- Shorter videos were doing better than longer ones
- Algorithm changes mean longer videos now have a better chance
Was anyone else starting to notice Facebook videos were all getting a bit samey?
For a long time now, best practice for creating Facebook videos has been to make them work with no sound, and at a length of about 15 seconds.
The reason for this was that Facebook was measuring the success of a video by ‘percent completion’ – or the proportion of it being watched by most people.
A video watched to 75% of its length was deemed ‘better’ than one watched to 25%. And the better ones were, of course, being shown in news feed more often.
This sounds like a reasonable thing to do, until you realise that the most successful videos were almost always the shortest ones. Because it’s much easier to get your audience to watch most of a 15 second video than most of a 15 minute video. It’s a simple question of time. Facebook has a very transient audience who tend to flick through content quickly.
Thirty seconds is a long time on Facebook newsfeed. Fifteen minutes is a lifetime.
But now that’s all changed
Facebook now say in a blog post that ‘percent completion’ will be more important on longer videos.
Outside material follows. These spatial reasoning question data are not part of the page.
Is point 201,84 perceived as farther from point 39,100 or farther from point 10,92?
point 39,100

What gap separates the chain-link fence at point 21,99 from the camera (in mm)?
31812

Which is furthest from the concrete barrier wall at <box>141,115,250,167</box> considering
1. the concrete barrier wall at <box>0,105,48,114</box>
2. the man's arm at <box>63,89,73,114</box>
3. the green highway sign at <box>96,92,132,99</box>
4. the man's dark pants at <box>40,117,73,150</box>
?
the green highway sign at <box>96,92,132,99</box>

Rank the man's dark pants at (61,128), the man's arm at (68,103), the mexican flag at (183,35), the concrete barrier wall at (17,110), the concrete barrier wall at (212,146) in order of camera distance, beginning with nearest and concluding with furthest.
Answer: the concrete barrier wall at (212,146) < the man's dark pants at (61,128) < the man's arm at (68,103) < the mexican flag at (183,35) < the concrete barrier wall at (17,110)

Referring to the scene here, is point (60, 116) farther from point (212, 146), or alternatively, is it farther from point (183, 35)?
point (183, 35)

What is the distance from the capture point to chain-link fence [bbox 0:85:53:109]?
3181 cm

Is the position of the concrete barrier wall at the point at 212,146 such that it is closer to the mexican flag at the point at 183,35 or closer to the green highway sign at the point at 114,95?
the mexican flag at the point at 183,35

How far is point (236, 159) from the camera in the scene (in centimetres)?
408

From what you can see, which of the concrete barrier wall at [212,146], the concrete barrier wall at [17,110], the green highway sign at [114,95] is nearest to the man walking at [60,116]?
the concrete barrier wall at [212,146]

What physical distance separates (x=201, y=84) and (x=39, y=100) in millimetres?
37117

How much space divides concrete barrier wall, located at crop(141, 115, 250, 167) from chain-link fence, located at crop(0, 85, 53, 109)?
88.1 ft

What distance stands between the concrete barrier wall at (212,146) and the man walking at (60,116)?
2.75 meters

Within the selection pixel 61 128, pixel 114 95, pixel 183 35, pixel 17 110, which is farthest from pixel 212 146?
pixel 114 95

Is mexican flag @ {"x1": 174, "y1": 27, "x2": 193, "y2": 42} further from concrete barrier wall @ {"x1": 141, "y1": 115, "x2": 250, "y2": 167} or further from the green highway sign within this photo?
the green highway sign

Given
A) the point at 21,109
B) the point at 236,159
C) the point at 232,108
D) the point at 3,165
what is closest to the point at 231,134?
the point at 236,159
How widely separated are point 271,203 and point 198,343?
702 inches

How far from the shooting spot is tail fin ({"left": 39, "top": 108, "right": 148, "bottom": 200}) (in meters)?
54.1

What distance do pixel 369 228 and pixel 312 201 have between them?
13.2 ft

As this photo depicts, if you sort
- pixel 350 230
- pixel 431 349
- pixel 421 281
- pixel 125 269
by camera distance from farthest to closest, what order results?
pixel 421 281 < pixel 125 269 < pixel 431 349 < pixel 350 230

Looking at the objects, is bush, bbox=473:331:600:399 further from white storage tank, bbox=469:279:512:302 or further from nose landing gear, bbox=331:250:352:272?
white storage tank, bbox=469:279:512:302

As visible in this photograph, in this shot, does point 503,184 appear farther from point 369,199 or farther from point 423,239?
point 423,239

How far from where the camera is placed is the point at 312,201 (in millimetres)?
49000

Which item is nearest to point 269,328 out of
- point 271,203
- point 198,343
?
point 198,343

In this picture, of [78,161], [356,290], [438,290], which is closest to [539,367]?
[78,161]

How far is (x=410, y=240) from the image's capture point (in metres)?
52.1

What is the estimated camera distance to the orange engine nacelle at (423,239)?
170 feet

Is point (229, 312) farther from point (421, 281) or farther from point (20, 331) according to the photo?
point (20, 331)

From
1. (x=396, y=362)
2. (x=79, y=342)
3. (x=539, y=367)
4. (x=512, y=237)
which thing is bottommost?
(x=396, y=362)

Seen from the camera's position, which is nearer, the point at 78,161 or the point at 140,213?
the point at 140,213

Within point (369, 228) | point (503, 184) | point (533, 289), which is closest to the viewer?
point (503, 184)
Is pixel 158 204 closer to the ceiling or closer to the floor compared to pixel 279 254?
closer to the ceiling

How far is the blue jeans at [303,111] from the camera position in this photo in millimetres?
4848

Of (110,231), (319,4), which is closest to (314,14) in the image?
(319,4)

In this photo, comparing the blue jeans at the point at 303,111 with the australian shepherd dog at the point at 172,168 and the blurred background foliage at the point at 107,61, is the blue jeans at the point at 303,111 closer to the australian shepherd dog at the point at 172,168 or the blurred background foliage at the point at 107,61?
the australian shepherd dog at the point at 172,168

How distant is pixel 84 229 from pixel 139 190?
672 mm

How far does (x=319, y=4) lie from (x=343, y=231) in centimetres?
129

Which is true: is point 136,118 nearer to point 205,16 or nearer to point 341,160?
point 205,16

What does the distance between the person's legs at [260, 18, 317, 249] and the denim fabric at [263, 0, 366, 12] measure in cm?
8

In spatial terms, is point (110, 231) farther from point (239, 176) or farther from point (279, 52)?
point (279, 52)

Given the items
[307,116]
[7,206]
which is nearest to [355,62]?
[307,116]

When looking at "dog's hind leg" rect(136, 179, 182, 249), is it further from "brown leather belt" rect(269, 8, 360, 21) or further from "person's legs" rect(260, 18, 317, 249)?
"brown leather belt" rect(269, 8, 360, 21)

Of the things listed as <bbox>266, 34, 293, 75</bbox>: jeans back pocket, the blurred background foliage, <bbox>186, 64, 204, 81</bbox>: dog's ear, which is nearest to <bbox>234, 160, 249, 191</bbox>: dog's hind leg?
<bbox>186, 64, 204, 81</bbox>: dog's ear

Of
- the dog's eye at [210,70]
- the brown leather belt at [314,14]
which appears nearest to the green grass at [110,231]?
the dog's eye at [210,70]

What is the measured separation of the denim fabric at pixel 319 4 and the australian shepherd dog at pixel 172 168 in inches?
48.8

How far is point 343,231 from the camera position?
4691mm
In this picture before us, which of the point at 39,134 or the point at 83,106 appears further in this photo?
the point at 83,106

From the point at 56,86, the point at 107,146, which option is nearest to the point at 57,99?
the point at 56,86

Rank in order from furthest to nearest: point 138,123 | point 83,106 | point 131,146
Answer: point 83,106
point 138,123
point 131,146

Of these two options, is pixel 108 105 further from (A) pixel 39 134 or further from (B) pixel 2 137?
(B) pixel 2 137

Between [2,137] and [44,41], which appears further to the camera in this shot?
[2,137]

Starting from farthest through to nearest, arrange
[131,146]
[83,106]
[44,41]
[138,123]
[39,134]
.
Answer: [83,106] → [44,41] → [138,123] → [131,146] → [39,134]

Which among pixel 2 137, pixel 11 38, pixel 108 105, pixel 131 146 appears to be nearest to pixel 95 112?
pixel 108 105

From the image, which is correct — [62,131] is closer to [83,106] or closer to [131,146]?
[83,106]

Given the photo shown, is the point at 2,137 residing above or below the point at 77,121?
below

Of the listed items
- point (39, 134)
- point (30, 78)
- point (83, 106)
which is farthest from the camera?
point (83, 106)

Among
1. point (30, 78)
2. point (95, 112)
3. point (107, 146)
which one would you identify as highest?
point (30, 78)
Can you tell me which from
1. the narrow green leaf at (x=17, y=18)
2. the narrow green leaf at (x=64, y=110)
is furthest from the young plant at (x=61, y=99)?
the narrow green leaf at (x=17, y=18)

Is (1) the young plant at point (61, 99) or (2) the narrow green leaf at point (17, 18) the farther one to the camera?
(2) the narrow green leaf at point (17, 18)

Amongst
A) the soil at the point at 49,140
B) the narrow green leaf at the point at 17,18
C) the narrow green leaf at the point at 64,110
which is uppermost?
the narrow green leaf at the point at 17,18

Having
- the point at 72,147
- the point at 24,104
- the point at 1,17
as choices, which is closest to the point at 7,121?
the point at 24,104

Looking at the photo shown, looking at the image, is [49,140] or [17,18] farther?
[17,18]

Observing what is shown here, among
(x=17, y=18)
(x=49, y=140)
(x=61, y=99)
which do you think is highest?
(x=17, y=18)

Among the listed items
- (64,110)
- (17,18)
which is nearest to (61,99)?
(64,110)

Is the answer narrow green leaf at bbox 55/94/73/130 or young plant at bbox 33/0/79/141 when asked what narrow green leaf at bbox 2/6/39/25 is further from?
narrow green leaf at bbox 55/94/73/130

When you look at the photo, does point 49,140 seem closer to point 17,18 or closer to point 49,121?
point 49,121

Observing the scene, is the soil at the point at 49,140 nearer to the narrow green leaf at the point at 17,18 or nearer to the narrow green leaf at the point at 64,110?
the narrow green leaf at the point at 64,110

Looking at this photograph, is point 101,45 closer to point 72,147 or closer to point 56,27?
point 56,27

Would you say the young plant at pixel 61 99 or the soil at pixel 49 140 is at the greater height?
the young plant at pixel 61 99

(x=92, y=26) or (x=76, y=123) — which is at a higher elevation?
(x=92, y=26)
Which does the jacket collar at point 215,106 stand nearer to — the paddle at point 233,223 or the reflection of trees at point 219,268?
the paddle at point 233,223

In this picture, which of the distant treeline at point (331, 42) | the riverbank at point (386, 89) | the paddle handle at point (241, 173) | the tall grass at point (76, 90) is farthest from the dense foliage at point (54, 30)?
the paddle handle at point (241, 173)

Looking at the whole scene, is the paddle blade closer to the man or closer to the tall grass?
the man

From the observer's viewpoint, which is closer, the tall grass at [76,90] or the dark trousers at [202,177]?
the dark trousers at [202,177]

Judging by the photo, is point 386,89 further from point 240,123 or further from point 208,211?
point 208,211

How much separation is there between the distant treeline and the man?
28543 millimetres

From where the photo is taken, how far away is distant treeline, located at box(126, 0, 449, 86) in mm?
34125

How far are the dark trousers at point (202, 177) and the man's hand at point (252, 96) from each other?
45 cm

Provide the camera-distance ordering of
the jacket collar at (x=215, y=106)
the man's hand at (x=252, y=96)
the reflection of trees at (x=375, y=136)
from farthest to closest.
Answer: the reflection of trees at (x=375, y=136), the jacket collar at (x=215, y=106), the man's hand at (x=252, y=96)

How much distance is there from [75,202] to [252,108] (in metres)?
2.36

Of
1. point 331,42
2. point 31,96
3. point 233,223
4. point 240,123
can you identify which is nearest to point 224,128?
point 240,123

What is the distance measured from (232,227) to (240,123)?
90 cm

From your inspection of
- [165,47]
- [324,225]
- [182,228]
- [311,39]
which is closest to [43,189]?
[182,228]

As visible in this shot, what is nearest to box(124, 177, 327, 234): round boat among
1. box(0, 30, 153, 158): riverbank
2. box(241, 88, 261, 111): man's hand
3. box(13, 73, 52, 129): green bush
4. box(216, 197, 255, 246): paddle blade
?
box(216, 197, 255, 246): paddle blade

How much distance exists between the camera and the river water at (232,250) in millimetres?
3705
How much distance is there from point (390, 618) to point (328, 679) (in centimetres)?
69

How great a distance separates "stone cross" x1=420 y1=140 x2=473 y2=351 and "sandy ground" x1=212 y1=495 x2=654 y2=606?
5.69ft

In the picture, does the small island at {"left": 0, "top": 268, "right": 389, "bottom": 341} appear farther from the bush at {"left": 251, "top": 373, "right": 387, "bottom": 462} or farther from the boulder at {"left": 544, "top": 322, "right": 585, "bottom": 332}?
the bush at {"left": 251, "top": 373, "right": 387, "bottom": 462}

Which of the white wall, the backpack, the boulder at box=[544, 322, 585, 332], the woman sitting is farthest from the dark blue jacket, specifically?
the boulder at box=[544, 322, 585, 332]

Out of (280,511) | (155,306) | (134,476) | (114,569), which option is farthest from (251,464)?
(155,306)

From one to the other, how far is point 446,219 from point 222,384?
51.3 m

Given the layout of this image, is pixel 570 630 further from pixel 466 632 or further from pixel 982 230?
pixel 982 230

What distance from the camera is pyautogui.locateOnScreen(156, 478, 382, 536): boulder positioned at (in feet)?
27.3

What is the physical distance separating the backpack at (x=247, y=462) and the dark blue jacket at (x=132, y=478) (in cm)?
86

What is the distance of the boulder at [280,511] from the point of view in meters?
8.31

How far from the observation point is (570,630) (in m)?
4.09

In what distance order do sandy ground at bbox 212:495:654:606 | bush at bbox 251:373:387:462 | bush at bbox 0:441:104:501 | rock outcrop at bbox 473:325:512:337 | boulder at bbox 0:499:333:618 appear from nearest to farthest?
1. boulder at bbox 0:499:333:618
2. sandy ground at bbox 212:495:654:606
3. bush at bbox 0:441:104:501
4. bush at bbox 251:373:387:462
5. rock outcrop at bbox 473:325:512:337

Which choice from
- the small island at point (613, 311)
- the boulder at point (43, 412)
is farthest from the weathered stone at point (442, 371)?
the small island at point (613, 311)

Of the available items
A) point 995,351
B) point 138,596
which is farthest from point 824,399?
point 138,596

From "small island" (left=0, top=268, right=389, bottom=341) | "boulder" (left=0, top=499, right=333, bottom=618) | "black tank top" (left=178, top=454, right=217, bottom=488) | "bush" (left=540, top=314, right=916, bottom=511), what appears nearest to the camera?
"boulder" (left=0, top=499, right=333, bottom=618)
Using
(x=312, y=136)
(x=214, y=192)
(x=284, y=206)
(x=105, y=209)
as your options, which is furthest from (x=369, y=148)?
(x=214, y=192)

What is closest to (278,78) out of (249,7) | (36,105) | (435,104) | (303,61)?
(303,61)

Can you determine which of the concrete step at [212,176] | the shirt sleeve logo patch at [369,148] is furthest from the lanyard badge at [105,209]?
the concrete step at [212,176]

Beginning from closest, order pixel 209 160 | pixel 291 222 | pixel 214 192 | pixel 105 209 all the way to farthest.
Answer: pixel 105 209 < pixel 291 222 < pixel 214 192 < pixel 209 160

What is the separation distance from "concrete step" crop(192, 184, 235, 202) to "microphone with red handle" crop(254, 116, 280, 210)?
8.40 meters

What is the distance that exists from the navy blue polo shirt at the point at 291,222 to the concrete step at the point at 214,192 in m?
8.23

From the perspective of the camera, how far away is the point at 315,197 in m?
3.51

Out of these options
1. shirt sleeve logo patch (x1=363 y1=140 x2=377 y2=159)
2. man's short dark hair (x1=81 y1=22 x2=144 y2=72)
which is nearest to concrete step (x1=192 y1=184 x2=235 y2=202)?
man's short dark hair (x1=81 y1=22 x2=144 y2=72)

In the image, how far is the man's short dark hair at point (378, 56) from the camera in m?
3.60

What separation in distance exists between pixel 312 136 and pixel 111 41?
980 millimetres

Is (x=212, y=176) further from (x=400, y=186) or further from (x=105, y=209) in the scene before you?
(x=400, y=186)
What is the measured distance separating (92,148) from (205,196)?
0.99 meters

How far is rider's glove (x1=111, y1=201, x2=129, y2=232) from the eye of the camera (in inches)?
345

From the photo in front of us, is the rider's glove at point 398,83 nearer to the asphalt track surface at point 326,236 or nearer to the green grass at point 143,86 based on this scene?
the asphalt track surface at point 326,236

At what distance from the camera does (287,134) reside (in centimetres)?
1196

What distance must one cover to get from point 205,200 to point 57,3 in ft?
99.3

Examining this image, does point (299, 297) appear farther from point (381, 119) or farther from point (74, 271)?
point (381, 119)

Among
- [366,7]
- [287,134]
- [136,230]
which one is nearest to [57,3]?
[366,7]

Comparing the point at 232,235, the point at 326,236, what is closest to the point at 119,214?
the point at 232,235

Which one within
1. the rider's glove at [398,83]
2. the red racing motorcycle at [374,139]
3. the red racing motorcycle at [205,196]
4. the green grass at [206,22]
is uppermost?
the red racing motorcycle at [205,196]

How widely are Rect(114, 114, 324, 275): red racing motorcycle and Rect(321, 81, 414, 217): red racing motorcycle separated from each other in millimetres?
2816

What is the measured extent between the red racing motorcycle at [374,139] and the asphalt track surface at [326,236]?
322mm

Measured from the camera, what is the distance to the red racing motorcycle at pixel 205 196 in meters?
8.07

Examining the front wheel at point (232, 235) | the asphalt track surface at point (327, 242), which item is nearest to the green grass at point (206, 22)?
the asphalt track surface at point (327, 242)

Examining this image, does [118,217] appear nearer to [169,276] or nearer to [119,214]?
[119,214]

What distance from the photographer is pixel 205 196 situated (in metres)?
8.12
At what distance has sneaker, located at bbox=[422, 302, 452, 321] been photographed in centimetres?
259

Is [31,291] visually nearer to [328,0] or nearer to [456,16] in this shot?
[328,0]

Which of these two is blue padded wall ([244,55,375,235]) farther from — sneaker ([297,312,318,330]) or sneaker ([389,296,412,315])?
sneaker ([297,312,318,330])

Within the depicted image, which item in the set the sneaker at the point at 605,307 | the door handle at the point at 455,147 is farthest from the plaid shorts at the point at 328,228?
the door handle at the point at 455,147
So now if your audience watches 75% of that 15 minute video, it will be deemed better than watching 75% of the 15 second one.
Here’s what they said:
“…we know that completing a longer video is a bigger commitment than completing a shorter one.
“As we continue to understand how our community consumes video, we’ve realized that we should therefore weight percent completion more heavily the longer a video is, to avoid penalizing longer videos.”
You may also have noticed, as I have, that Facebook is making the sound on/off button more prominent on videos.
It’s been assumed for a while now that nobody will ever listen to sound on video content – this is obviously their play to try to change that.
It would make sense – sound adds a whole different dimension to videos, and bringing it back would certainly make Facebook vids more interesting.
So what does that mean?
It means longer videos will start to perform well on Facebook.
And I think these changes are a good thing. The whole 15-seconds-no-sound paradigm was definitely starting to get tired.
Whilst it certainly presented an interesting creative challenge for a while, newsfeed video content felt like it was getting dumber.
Allowing content creators to make longer videos – which is essentially what these changes are doing – means our newsfeeds are likely to be filled with more interesting and in-depth stuff.
And those of us that actually make the videos have more time to play with. I can certainly think of a few colleagues who will be delighted.
Don’t go thinking that just because videos can be longer that they should be. Videos will still need to work hard to hold people’s attention – which will arguably be harder the longer it goes on for.
It’s no good making a great 10 minute long video if the first 5 seconds are slow or dull – people will still drop off before they get to the good stuff and the content will still perform badly.